I want to take aim at the thinking aspect of the pain/suffering cycle since it seems most amiable to change and relates to this whole issue of language and words. My sense is that if we can change our thinking we can ameliorate some (but not all) of our misery.
For example, we can see that context and content are inextricably connected. The content is named and in the foreground while the context is unnamed and background. If we can enlarge our focus to include context we see that the content can shift or deepen. The rose is sweeter if it comes from a lover. The slap in the face hurts less if it was accidental than if it was intentional. The temperature of boiling water depends on the altitude. 1 + 1 doesn’t = 2 in binary based math. We can therefore never be 100% certain about content (including this sentence, paradoxically) because the context can change. And if the context changes then so too does the content if one has learned to be sensitive to their requisite co-dependency.
One advantage of understanding some of the limitations of language is that we might be less easily caught in a rut of absolutist thinking (need I mention religious dogma?). Physicists tell us that the universe is still expanding at an astounding rate. In short, it isn’t finished. Thus, to take an absolutist position about the “way things are” in any arena is probably misguided since conditions may change at some time in the future.

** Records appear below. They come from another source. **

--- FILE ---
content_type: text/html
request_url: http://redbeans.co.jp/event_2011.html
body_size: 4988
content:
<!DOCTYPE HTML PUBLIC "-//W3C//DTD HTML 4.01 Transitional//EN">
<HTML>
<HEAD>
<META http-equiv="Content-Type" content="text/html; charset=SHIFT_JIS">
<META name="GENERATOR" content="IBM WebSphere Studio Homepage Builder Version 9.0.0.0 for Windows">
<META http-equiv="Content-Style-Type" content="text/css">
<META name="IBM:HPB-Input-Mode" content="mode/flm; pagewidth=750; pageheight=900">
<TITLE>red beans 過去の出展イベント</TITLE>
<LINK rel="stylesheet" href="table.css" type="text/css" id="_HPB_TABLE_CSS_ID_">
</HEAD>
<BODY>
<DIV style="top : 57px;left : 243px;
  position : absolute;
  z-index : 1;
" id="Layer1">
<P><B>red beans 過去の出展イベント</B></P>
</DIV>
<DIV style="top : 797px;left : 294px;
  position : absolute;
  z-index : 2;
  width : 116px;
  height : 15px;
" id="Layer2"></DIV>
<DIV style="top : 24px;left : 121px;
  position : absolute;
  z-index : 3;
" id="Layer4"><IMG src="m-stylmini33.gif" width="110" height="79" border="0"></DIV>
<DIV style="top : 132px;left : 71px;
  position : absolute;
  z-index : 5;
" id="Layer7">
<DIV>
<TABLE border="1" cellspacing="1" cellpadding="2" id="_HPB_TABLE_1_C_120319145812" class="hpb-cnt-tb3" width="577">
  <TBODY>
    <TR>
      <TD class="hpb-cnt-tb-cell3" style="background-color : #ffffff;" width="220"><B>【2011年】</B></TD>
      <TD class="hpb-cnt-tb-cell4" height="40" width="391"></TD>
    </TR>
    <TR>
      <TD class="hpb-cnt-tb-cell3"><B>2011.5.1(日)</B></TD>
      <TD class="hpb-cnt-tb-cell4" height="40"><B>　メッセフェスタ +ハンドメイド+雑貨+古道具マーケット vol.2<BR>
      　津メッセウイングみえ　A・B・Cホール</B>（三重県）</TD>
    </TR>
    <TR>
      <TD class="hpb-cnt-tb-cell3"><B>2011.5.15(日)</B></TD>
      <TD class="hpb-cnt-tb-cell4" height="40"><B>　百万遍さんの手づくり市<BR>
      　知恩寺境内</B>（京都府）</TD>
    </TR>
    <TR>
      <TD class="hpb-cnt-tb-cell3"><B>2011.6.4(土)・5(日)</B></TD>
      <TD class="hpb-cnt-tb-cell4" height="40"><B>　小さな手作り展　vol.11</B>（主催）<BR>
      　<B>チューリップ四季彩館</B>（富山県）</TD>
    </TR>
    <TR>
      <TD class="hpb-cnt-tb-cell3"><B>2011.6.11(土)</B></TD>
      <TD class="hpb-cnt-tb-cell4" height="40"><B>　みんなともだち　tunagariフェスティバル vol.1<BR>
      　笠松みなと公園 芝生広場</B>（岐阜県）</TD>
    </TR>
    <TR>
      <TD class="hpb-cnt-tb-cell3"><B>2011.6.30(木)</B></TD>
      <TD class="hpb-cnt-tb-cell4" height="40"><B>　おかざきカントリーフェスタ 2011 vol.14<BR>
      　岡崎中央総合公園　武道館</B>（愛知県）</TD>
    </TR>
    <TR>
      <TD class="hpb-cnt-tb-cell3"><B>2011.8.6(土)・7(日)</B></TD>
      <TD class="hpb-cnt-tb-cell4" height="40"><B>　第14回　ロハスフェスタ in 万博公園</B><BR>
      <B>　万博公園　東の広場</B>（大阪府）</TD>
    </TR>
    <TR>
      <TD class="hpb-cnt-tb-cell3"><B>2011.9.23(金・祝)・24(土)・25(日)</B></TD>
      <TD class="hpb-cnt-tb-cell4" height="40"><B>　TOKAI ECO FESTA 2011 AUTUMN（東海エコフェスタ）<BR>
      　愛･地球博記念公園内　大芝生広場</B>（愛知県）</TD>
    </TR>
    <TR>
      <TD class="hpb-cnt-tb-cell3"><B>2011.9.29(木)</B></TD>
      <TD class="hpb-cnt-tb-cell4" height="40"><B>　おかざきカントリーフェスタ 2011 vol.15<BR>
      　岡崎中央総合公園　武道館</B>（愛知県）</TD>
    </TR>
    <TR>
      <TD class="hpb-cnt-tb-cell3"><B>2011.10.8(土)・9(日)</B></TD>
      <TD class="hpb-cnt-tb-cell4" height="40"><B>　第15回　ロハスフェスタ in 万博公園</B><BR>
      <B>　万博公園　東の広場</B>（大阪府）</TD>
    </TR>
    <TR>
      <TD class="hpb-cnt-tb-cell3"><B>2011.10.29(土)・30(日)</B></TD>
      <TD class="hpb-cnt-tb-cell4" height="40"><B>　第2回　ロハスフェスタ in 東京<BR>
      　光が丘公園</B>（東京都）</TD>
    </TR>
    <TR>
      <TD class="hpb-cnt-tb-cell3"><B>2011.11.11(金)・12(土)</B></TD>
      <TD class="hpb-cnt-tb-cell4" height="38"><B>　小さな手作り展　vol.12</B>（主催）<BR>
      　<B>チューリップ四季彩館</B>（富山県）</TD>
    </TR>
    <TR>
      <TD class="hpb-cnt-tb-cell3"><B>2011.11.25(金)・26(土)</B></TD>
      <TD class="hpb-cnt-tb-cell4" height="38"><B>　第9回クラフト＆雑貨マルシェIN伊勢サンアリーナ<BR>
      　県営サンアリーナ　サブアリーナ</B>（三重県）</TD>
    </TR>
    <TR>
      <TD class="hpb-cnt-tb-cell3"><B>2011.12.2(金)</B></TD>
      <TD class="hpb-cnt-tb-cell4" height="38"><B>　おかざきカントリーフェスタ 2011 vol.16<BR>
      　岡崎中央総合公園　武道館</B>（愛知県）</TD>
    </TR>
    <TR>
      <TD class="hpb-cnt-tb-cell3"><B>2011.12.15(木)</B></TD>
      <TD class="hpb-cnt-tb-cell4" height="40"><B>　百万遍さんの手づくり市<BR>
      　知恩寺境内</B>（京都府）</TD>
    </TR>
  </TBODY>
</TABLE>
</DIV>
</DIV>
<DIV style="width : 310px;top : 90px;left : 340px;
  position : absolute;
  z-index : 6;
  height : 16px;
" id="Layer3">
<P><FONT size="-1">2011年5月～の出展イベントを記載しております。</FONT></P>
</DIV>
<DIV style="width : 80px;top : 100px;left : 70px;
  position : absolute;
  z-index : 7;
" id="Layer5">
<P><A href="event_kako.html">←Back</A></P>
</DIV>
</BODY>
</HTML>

In my view, the world may turn out to be more like a vast conversation than a complex mechanism. A flower “talks” with the insect. The tall grass whispers to the gardener. The stars sing to the poets. The tree has a exchange with the birds, people communicate with each other and with themselves. The world may all be a complex interconnecting web of signals with feedback and learning. How I engage the world, even who I am, may resemble styles of communication more than the separate entity called out by my name. And since we cannot opt out, we cannot not communicate, it would make a enormous difference to us and our world if we optimized the use of our words. By developing contextual awareness we might avoid some of the toxic consequences of absolutes, we might enhance our tolerance of other views, we might enlarge the scope of our ecological concerns, and we might assuage some of the fear and anxiety about death or those that spring from an incomplete assessment of the situation. We might say that we have overlooked the other half of the world if we cannot find our way into the wordless forest of possibilities that coexists with our conventional wordy world. My hope would be that we might reduce some of our self-imposed suffering if we could perfect our language skills and calibrate them to the texture of the interconnected and majestic manifestation before us.